Ich blickte ihn an, schaute ihm ganz tief in die Augen.
„Wie heißt du eigentlich?“ fragte ich ihn.
„Liam.“
„Aha, Liam.“
„Und du?“, fragte er.
„Daria.“
„Ach, wie die Automarke?“
„Nein, die heißen Dacia. Mit c.“
Und ich wurde wieder wütender. Ich meine, er ist ein Fremder, kennt hier nichts, hat keinen Plan und disst mein „Home Sweet Home“. Seit gut zehn Jahren wohnte ich jetzt hier und langweilig war mir noch nie geworden. Wirklich nicht. Ja, es könnte noch öder sein. Wie so ein Dorf in der Eifel zum Beispiel.
„Mal ehrlich, Liam, ich find´s nicht ok von dir, so abzulästern. Macht mich wütend. Halt dich mal ein bisschen bedeckt, mein Lieber, mach dich mal schlau, was es hier alles gibt und dann reden wir zwei nochmal.“
Ihr fragt euch jetzt bestimmt: Warum setzt die sich so für ihre kleine Stadt ein?
Wenn ich ehrlich bin, dann habe ich vor Liam noch nie so richtig über Bornheim nachgedacht.
Ihr über eure Stadt wahrscheinlich auch nicht, vermute ich.
Vielleicht, weil ihr mal umgezogen seid, so wie ich. Dann stellt man Vergleiche an.
Und jetzt kommt dieser vorlaute Fuzzi und ich gerate ins Nachdenken.
„Warum bist du denn so zickig, Daria, ich frag doch nur?“
„Nein, du hast Vorurteile, Liam. Ich hasse es, wenn Leute Vorurteile haben. Und wenn Leute Blödsinn erzählen, wenn sie null Plan haben.“
„Es ist doch nur eine Stadt…“ versuchte er sich herauszureden und die Wogen zu glätten.

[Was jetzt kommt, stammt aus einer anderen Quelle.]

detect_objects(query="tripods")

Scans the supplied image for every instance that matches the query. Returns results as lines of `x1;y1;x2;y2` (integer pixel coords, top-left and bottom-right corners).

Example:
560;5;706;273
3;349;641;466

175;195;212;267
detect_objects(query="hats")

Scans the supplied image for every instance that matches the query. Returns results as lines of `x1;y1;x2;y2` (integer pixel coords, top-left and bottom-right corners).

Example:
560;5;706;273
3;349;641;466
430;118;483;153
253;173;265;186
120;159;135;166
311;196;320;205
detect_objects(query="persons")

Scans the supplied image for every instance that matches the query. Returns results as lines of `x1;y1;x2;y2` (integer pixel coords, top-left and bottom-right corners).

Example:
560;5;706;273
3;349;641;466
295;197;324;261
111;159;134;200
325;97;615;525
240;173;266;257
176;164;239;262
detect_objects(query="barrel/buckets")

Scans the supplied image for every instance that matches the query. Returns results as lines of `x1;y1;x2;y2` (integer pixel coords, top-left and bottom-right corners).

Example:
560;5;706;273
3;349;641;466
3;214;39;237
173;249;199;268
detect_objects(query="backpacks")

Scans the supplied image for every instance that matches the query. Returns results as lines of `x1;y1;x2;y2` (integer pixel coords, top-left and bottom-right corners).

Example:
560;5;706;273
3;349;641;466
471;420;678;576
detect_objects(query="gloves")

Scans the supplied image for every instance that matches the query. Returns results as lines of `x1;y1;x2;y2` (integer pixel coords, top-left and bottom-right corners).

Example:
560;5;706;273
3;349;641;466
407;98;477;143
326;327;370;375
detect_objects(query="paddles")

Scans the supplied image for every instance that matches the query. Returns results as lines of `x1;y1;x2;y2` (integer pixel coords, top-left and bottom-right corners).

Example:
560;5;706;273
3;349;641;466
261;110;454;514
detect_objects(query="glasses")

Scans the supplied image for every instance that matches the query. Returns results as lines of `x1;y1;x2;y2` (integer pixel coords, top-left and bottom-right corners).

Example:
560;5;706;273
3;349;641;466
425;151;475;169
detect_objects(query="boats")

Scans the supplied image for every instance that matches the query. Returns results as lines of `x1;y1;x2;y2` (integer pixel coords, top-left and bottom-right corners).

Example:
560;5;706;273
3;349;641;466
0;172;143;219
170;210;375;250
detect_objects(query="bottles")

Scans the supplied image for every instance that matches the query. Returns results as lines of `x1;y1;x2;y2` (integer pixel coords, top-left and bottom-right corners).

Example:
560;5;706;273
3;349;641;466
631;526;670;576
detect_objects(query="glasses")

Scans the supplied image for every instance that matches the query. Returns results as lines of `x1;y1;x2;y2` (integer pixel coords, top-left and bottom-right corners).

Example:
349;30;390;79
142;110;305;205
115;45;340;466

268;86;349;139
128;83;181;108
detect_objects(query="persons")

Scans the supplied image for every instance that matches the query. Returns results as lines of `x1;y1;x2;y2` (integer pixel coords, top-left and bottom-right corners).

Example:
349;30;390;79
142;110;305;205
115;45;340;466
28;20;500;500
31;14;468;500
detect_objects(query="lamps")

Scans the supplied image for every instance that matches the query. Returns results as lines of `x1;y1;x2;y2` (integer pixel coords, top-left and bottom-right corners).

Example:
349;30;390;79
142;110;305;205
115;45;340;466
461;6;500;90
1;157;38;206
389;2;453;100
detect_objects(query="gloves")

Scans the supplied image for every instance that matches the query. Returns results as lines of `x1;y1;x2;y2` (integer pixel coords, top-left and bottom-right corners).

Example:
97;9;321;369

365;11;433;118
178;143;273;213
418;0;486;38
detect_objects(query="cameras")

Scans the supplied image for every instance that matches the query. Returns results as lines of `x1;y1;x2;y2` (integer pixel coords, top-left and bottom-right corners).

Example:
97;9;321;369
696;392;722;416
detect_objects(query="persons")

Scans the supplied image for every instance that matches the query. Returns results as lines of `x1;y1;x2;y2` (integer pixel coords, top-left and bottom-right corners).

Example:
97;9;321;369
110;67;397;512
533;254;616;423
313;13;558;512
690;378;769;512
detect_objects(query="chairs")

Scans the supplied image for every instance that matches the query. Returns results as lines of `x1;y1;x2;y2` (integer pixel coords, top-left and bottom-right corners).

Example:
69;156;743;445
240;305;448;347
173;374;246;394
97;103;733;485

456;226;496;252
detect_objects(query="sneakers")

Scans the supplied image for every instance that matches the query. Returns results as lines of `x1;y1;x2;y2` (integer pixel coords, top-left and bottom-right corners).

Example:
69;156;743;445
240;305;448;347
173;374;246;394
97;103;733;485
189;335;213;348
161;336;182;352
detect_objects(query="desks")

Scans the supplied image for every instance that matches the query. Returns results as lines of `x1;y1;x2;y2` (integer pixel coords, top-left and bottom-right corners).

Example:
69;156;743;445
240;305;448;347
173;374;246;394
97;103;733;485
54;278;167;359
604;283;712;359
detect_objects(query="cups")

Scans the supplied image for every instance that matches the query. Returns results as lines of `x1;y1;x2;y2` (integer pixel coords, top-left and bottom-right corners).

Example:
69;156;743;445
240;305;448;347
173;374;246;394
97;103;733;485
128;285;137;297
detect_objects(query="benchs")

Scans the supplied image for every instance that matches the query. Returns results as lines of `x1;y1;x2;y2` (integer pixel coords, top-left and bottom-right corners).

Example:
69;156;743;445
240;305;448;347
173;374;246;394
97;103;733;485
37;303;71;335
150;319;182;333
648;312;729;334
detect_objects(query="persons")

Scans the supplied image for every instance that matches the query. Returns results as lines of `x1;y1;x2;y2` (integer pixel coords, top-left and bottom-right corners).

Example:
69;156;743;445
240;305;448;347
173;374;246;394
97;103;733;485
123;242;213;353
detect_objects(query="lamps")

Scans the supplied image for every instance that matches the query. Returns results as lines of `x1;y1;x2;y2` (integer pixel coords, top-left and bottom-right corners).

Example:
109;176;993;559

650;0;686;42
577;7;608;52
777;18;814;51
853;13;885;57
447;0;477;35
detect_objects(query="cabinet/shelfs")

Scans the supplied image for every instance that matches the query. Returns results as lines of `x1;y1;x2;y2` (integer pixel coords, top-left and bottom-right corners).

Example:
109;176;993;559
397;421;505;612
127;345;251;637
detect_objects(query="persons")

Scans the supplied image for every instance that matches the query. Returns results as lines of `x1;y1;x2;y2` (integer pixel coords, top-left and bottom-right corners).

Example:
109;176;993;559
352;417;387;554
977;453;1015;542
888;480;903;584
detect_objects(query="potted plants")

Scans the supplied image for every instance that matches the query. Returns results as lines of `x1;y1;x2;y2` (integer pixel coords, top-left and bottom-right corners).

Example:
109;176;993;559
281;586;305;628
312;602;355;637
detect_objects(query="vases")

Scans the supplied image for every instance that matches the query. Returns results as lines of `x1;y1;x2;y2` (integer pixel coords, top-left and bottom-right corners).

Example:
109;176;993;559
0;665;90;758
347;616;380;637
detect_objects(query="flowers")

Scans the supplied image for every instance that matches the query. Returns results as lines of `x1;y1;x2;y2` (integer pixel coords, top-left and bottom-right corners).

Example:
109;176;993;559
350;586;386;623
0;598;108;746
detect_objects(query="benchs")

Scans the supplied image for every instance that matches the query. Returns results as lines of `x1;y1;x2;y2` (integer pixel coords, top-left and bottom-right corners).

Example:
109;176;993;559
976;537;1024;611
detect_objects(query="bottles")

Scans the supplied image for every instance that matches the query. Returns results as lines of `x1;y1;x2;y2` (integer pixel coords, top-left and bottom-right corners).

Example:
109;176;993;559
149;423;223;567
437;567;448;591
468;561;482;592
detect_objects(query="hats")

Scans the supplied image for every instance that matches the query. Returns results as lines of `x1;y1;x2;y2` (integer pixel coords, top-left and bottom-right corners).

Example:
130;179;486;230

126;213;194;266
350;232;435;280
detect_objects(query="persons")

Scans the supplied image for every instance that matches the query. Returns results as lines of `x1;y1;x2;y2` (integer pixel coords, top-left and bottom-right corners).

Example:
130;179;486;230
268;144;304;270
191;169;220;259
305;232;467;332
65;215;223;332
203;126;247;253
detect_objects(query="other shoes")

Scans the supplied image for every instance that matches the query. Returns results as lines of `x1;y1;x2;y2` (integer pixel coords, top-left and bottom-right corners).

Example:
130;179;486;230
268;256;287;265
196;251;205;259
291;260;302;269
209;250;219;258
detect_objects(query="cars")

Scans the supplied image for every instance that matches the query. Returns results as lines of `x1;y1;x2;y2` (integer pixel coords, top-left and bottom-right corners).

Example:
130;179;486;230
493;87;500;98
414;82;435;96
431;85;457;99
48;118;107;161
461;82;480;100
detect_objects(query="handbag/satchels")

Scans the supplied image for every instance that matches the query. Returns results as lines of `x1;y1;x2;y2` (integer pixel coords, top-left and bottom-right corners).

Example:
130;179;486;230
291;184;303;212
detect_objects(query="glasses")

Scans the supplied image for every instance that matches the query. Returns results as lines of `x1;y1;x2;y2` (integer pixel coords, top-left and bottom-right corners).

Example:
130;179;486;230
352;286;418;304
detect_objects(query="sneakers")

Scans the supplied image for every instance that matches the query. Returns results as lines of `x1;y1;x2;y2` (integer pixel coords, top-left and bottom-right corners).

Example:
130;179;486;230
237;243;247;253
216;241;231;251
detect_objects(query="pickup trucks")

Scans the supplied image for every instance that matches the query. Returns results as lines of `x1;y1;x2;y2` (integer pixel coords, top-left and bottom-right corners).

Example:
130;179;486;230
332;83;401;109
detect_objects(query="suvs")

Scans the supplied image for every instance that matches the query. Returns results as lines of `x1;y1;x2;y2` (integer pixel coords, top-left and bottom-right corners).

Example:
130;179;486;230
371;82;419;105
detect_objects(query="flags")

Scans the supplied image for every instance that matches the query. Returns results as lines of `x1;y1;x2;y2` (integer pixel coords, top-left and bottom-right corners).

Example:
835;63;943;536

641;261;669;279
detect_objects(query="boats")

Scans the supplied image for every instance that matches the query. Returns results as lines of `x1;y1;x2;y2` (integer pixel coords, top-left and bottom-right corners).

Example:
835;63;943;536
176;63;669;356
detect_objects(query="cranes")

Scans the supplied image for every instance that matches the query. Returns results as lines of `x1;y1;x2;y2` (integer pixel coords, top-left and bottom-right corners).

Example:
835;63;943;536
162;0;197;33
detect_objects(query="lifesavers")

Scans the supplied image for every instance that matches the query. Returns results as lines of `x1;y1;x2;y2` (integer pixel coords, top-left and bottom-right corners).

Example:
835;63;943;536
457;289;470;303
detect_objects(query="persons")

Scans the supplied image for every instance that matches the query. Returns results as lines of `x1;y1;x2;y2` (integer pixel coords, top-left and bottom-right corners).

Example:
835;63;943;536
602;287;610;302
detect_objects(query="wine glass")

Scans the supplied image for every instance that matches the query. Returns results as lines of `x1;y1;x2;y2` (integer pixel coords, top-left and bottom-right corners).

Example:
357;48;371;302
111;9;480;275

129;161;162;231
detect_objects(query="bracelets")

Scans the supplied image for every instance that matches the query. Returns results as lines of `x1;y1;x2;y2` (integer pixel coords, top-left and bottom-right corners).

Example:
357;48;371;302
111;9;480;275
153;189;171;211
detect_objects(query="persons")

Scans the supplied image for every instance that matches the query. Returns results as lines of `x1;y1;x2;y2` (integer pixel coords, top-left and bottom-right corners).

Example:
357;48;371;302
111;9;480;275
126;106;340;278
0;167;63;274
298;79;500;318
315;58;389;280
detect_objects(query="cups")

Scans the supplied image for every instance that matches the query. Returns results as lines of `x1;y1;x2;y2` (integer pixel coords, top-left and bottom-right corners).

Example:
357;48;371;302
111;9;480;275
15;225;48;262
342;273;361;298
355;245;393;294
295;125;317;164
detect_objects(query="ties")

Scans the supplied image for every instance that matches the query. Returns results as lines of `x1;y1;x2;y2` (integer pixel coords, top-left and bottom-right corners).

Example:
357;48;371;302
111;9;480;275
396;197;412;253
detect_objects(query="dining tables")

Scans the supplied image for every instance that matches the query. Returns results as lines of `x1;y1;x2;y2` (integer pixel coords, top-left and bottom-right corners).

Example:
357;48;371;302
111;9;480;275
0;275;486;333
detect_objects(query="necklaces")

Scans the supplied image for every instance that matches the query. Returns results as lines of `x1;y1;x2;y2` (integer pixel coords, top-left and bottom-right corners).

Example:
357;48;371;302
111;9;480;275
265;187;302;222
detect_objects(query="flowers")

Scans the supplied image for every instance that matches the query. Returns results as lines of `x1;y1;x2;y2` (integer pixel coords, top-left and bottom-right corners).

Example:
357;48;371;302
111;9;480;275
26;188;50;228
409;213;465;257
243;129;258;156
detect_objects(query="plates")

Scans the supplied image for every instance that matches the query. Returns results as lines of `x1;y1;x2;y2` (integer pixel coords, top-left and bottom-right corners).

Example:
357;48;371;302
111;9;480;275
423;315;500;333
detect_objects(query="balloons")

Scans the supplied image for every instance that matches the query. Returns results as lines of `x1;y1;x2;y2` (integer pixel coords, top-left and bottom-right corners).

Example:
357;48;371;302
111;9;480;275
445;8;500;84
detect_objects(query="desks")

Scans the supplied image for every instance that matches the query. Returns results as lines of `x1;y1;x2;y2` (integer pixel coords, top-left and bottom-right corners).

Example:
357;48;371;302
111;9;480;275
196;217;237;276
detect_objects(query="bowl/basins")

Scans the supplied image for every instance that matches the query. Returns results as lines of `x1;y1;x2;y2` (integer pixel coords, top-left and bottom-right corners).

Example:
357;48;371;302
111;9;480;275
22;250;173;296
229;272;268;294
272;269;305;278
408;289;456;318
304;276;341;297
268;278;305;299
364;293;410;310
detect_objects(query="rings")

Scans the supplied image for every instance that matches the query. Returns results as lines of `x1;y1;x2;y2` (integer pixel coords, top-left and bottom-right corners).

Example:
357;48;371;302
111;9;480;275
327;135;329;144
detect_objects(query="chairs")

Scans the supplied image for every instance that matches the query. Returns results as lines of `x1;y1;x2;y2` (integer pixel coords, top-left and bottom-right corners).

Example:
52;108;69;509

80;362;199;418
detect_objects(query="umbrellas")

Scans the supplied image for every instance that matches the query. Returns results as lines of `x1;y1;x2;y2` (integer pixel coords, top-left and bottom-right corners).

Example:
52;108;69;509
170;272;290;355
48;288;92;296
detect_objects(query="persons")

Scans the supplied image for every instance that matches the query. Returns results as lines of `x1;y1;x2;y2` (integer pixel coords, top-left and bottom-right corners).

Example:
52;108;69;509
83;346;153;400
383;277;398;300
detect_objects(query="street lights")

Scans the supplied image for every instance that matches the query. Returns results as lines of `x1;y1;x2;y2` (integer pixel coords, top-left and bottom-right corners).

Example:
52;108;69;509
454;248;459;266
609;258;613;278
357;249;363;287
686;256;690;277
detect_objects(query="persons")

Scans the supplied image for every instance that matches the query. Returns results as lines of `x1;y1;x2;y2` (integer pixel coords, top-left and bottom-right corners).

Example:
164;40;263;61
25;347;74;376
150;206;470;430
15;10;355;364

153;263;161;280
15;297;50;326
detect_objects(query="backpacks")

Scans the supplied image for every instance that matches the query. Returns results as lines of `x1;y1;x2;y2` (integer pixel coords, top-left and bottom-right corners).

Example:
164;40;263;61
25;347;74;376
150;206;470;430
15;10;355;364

„Nein, Liam, es ist nicht nur einfach so eine x-beliebige Stadt, es ist MEINE Stadt, auf die ich mich freue, wenn ich aus dem Urlaub zurückkomme, wo ich gerne bin. Meine Freundinnen und Freunde wohnen hier, hier ist mein Zuhause.“
„Ok, ok, ja, Daria, du hast ja recht. Mir geht es eigentlich genauso, wenn ich an mein Dorf in Schottland denke. Pennan. Die haben sogar mal einen Film bei uns gedreht.“
„Na, siehst du. Wie wär´s übrigens mit einer Runde Fußball, my friend? Lass mal sehen, was du beim Kicken so drauf hast!“
Dann zogen wir beide los, auf unseren Bolzplatz am Stadtrand.